While plant agricultural biotechnologies have come to fruition due to the implementation of novel molecular marker-assisted crop breeding and genetic engineering, it is important to distinguish the achievements from several remaining R&D needs. At the genotype level, the use of genome mapping and omics markers became a routine in breeding of many agricultural plants. At the phenotype level, improved agricultural techniques are being developed, resulting in enhanced yields and quality traits. Future directions should solve the current major hurdles to agricultural biotechnology: (i) Bridging the genotype–phenotype gap by improving novel high-throughput quantitative and automated screening methods that focus on whole-plant physiology and quality traits.
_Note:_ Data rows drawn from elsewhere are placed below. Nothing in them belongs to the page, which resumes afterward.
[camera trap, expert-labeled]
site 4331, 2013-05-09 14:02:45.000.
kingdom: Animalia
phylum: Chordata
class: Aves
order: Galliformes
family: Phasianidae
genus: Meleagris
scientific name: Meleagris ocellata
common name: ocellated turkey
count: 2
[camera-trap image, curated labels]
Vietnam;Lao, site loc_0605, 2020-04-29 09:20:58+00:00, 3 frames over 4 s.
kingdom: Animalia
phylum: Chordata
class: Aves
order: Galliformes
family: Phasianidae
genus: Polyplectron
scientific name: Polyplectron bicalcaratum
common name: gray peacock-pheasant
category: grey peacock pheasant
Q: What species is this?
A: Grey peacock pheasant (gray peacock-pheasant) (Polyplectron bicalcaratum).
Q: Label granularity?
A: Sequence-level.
These will enhance the release of newly bred varieties to and avoid long-term and large-scale field studies; (ii) Bridging the genome-environment gap: desired plant traits, especially stress tolerance, depend on the interaction of many genes and metabolic pathways with changing environments, and enhanced adoption of translational research at all R&D stages should be developed; (iii) More attention should be given to epigenetic events that are evolutionarily most relevant to plant adaptation to changing environments; (iv) Improving the biotechnological procedures of novel biomaterial production; (v) Promoting transparent dialog between molecular biologists, plant physiologists, farmers, breeding companies, and the public to solve jointly the economic, sociological, legal, and ethical hurdles. We urge the adoption of a system-bio-agriculture integrated approach to achieve substantial progress in plant biotechnology and agriculture, thus transforming to target it for the Needs of the 21st Century.